Differentiation and Specialization of Attention Heads via the Refined Local Learning Coefficient

Wang, George, Hoogland, Jesse, van Wingerden, Stan, Furman, Zach, Murfet, Daniel

arXiv.org Artificial Intelligence 

Structure in the data distribution has long been recognized as central to the development of internal structure in artificial and biological neural networks (Rumelhart et al., 1986; Olshausen & Field, 1996; Rogers & McClelland, 2004). Recent observations have renewed interest in this topic: language models progress through distinct stages of development during training, acquiring increasingly sophisticated linguistic and reasoning abilities in ways that seem to reflect the structure of the data distribution (Olsson et al., 2022; Chen et al., 2024; Belrose et al., 2024; Tigges et al., 2024; Edelman et al., 2024; Hoogland et al., 2024).

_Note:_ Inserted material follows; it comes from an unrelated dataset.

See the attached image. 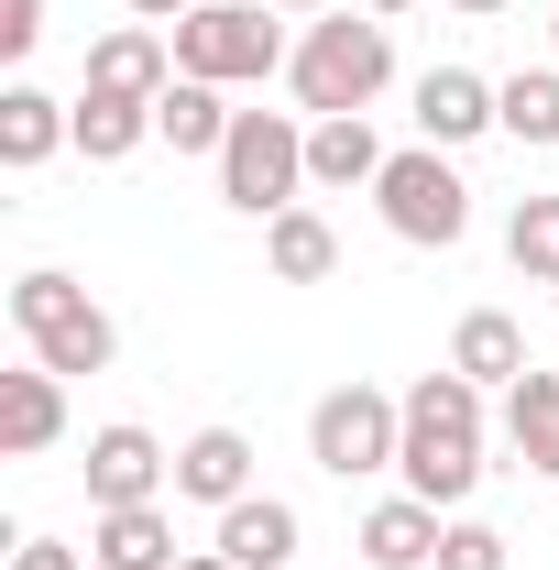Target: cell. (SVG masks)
<instances>
[{"label":"cell","mask_w":559,"mask_h":570,"mask_svg":"<svg viewBox=\"0 0 559 570\" xmlns=\"http://www.w3.org/2000/svg\"><path fill=\"white\" fill-rule=\"evenodd\" d=\"M362 11H384V22H395V11H418V0H362Z\"/></svg>","instance_id":"obj_31"},{"label":"cell","mask_w":559,"mask_h":570,"mask_svg":"<svg viewBox=\"0 0 559 570\" xmlns=\"http://www.w3.org/2000/svg\"><path fill=\"white\" fill-rule=\"evenodd\" d=\"M154 142V99H99V88H77V154L88 165H121Z\"/></svg>","instance_id":"obj_22"},{"label":"cell","mask_w":559,"mask_h":570,"mask_svg":"<svg viewBox=\"0 0 559 570\" xmlns=\"http://www.w3.org/2000/svg\"><path fill=\"white\" fill-rule=\"evenodd\" d=\"M33 45H45V0H0V56L22 67Z\"/></svg>","instance_id":"obj_26"},{"label":"cell","mask_w":559,"mask_h":570,"mask_svg":"<svg viewBox=\"0 0 559 570\" xmlns=\"http://www.w3.org/2000/svg\"><path fill=\"white\" fill-rule=\"evenodd\" d=\"M176 77H209V88H264V77H285V22H275V0H198L176 33Z\"/></svg>","instance_id":"obj_4"},{"label":"cell","mask_w":559,"mask_h":570,"mask_svg":"<svg viewBox=\"0 0 559 570\" xmlns=\"http://www.w3.org/2000/svg\"><path fill=\"white\" fill-rule=\"evenodd\" d=\"M450 373H461V384H483V395H504V384H516V373H538V362H527V330H516L504 307H472V318L450 330Z\"/></svg>","instance_id":"obj_17"},{"label":"cell","mask_w":559,"mask_h":570,"mask_svg":"<svg viewBox=\"0 0 559 570\" xmlns=\"http://www.w3.org/2000/svg\"><path fill=\"white\" fill-rule=\"evenodd\" d=\"M88 504L110 515V504H165V483H176V450L154 439V428H133V417H110V428H88Z\"/></svg>","instance_id":"obj_8"},{"label":"cell","mask_w":559,"mask_h":570,"mask_svg":"<svg viewBox=\"0 0 559 570\" xmlns=\"http://www.w3.org/2000/svg\"><path fill=\"white\" fill-rule=\"evenodd\" d=\"M275 11H330V0H275Z\"/></svg>","instance_id":"obj_32"},{"label":"cell","mask_w":559,"mask_h":570,"mask_svg":"<svg viewBox=\"0 0 559 570\" xmlns=\"http://www.w3.org/2000/svg\"><path fill=\"white\" fill-rule=\"evenodd\" d=\"M176 570H242V560H219V549H187V560H176Z\"/></svg>","instance_id":"obj_29"},{"label":"cell","mask_w":559,"mask_h":570,"mask_svg":"<svg viewBox=\"0 0 559 570\" xmlns=\"http://www.w3.org/2000/svg\"><path fill=\"white\" fill-rule=\"evenodd\" d=\"M11 570H99V560H88V549H67V538H22V549H11Z\"/></svg>","instance_id":"obj_27"},{"label":"cell","mask_w":559,"mask_h":570,"mask_svg":"<svg viewBox=\"0 0 559 570\" xmlns=\"http://www.w3.org/2000/svg\"><path fill=\"white\" fill-rule=\"evenodd\" d=\"M67 142H77V99H45L33 77H11V88H0V165H11V176L56 165Z\"/></svg>","instance_id":"obj_12"},{"label":"cell","mask_w":559,"mask_h":570,"mask_svg":"<svg viewBox=\"0 0 559 570\" xmlns=\"http://www.w3.org/2000/svg\"><path fill=\"white\" fill-rule=\"evenodd\" d=\"M504 450H516L538 483H559V373H516V384H504Z\"/></svg>","instance_id":"obj_21"},{"label":"cell","mask_w":559,"mask_h":570,"mask_svg":"<svg viewBox=\"0 0 559 570\" xmlns=\"http://www.w3.org/2000/svg\"><path fill=\"white\" fill-rule=\"evenodd\" d=\"M549 296H559V285H549Z\"/></svg>","instance_id":"obj_34"},{"label":"cell","mask_w":559,"mask_h":570,"mask_svg":"<svg viewBox=\"0 0 559 570\" xmlns=\"http://www.w3.org/2000/svg\"><path fill=\"white\" fill-rule=\"evenodd\" d=\"M395 439H406V395H384V384H330V395L307 406V461H318L330 483L395 472Z\"/></svg>","instance_id":"obj_7"},{"label":"cell","mask_w":559,"mask_h":570,"mask_svg":"<svg viewBox=\"0 0 559 570\" xmlns=\"http://www.w3.org/2000/svg\"><path fill=\"white\" fill-rule=\"evenodd\" d=\"M264 275H275V285H330V275H341V230L307 209V198L275 209V219H264Z\"/></svg>","instance_id":"obj_18"},{"label":"cell","mask_w":559,"mask_h":570,"mask_svg":"<svg viewBox=\"0 0 559 570\" xmlns=\"http://www.w3.org/2000/svg\"><path fill=\"white\" fill-rule=\"evenodd\" d=\"M483 132H504L493 77H472V67H428V77H418V142L461 154V142H483Z\"/></svg>","instance_id":"obj_10"},{"label":"cell","mask_w":559,"mask_h":570,"mask_svg":"<svg viewBox=\"0 0 559 570\" xmlns=\"http://www.w3.org/2000/svg\"><path fill=\"white\" fill-rule=\"evenodd\" d=\"M11 330H22V352L45 362V373H110L121 362V330H110V307L88 296L77 275H56V264H33V275L11 285Z\"/></svg>","instance_id":"obj_3"},{"label":"cell","mask_w":559,"mask_h":570,"mask_svg":"<svg viewBox=\"0 0 559 570\" xmlns=\"http://www.w3.org/2000/svg\"><path fill=\"white\" fill-rule=\"evenodd\" d=\"M231 88H209V77H176L165 99H154V142H176V154H209L219 165V142H231Z\"/></svg>","instance_id":"obj_20"},{"label":"cell","mask_w":559,"mask_h":570,"mask_svg":"<svg viewBox=\"0 0 559 570\" xmlns=\"http://www.w3.org/2000/svg\"><path fill=\"white\" fill-rule=\"evenodd\" d=\"M439 570H516V549H504V527H483V515H450Z\"/></svg>","instance_id":"obj_25"},{"label":"cell","mask_w":559,"mask_h":570,"mask_svg":"<svg viewBox=\"0 0 559 570\" xmlns=\"http://www.w3.org/2000/svg\"><path fill=\"white\" fill-rule=\"evenodd\" d=\"M395 472L406 494H428L439 515H461L483 483V384H461L450 362L406 384V439H395Z\"/></svg>","instance_id":"obj_1"},{"label":"cell","mask_w":559,"mask_h":570,"mask_svg":"<svg viewBox=\"0 0 559 570\" xmlns=\"http://www.w3.org/2000/svg\"><path fill=\"white\" fill-rule=\"evenodd\" d=\"M439 538H450V515L428 494H384L362 515V560L373 570H439Z\"/></svg>","instance_id":"obj_14"},{"label":"cell","mask_w":559,"mask_h":570,"mask_svg":"<svg viewBox=\"0 0 559 570\" xmlns=\"http://www.w3.org/2000/svg\"><path fill=\"white\" fill-rule=\"evenodd\" d=\"M296 538H307V527H296V504L285 494H242L231 504V515H219V560H242V570H296Z\"/></svg>","instance_id":"obj_15"},{"label":"cell","mask_w":559,"mask_h":570,"mask_svg":"<svg viewBox=\"0 0 559 570\" xmlns=\"http://www.w3.org/2000/svg\"><path fill=\"white\" fill-rule=\"evenodd\" d=\"M219 198L242 219H275L307 198V121L296 110H242L231 142H219Z\"/></svg>","instance_id":"obj_5"},{"label":"cell","mask_w":559,"mask_h":570,"mask_svg":"<svg viewBox=\"0 0 559 570\" xmlns=\"http://www.w3.org/2000/svg\"><path fill=\"white\" fill-rule=\"evenodd\" d=\"M373 209L395 242H418V253H450L461 230H472V187H461V165L439 154V142H406V154H384V176H373Z\"/></svg>","instance_id":"obj_6"},{"label":"cell","mask_w":559,"mask_h":570,"mask_svg":"<svg viewBox=\"0 0 559 570\" xmlns=\"http://www.w3.org/2000/svg\"><path fill=\"white\" fill-rule=\"evenodd\" d=\"M504 264L527 285H559V198H516V219H504Z\"/></svg>","instance_id":"obj_24"},{"label":"cell","mask_w":559,"mask_h":570,"mask_svg":"<svg viewBox=\"0 0 559 570\" xmlns=\"http://www.w3.org/2000/svg\"><path fill=\"white\" fill-rule=\"evenodd\" d=\"M493 110H504V132L527 142V154L559 142V67H516L504 88H493Z\"/></svg>","instance_id":"obj_23"},{"label":"cell","mask_w":559,"mask_h":570,"mask_svg":"<svg viewBox=\"0 0 559 570\" xmlns=\"http://www.w3.org/2000/svg\"><path fill=\"white\" fill-rule=\"evenodd\" d=\"M121 11H133V22H165V33H176V22H187L198 0H121Z\"/></svg>","instance_id":"obj_28"},{"label":"cell","mask_w":559,"mask_h":570,"mask_svg":"<svg viewBox=\"0 0 559 570\" xmlns=\"http://www.w3.org/2000/svg\"><path fill=\"white\" fill-rule=\"evenodd\" d=\"M77 88H99V99H165V88H176V45H165V22H121V33H99Z\"/></svg>","instance_id":"obj_9"},{"label":"cell","mask_w":559,"mask_h":570,"mask_svg":"<svg viewBox=\"0 0 559 570\" xmlns=\"http://www.w3.org/2000/svg\"><path fill=\"white\" fill-rule=\"evenodd\" d=\"M56 439H67V373H45L22 352V373H0V450L11 461H45Z\"/></svg>","instance_id":"obj_11"},{"label":"cell","mask_w":559,"mask_h":570,"mask_svg":"<svg viewBox=\"0 0 559 570\" xmlns=\"http://www.w3.org/2000/svg\"><path fill=\"white\" fill-rule=\"evenodd\" d=\"M285 88H296L307 121L373 110V99L395 88V33H384V11H318V22L296 33V56H285Z\"/></svg>","instance_id":"obj_2"},{"label":"cell","mask_w":559,"mask_h":570,"mask_svg":"<svg viewBox=\"0 0 559 570\" xmlns=\"http://www.w3.org/2000/svg\"><path fill=\"white\" fill-rule=\"evenodd\" d=\"M88 560L99 570H176L187 549H176V515H165V504H110V515L88 527Z\"/></svg>","instance_id":"obj_16"},{"label":"cell","mask_w":559,"mask_h":570,"mask_svg":"<svg viewBox=\"0 0 559 570\" xmlns=\"http://www.w3.org/2000/svg\"><path fill=\"white\" fill-rule=\"evenodd\" d=\"M450 11H472V22H493V11H504V0H450Z\"/></svg>","instance_id":"obj_30"},{"label":"cell","mask_w":559,"mask_h":570,"mask_svg":"<svg viewBox=\"0 0 559 570\" xmlns=\"http://www.w3.org/2000/svg\"><path fill=\"white\" fill-rule=\"evenodd\" d=\"M242 494H253V439H242V428H198V439H176V504L231 515Z\"/></svg>","instance_id":"obj_13"},{"label":"cell","mask_w":559,"mask_h":570,"mask_svg":"<svg viewBox=\"0 0 559 570\" xmlns=\"http://www.w3.org/2000/svg\"><path fill=\"white\" fill-rule=\"evenodd\" d=\"M549 45H559V11H549Z\"/></svg>","instance_id":"obj_33"},{"label":"cell","mask_w":559,"mask_h":570,"mask_svg":"<svg viewBox=\"0 0 559 570\" xmlns=\"http://www.w3.org/2000/svg\"><path fill=\"white\" fill-rule=\"evenodd\" d=\"M373 176H384V142H373V110H351V121H307V187L351 198V187H373Z\"/></svg>","instance_id":"obj_19"}]
</instances>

A deeper understanding of how structure in the data determines internal structure in trained models requires tools that provide information about which components of a model are being shaped in response to what structure in the data distribution. Our foundation for the study of such questions begins with the local learning coefficient (LLC; Lau et al. 2023) from singular learning theory (SLT; Watanabe 2009), which is a measure of model complexity. In this paper, we introduce the refined local learning coefficient (rLLC), which measures the complexity of a component of the model with respect to an arbitrary data distribution. We focus mainly on the rLLCs of individual attention heads and demonstrate the utility of these metrics in studying the progressive differentiation and specialization of heads. The diversity of attention heads at the end of training has been established in recent years through mechanistic interpretability, which has provided numerous examples of attention heads that appear to have specialized functions, including previous-token heads (Voita et al., 2019; Clark et al., 2019) and induction heads (Olsson et al., 2022) among other kinds (Wang et al., 2023; Gould et al., 2024).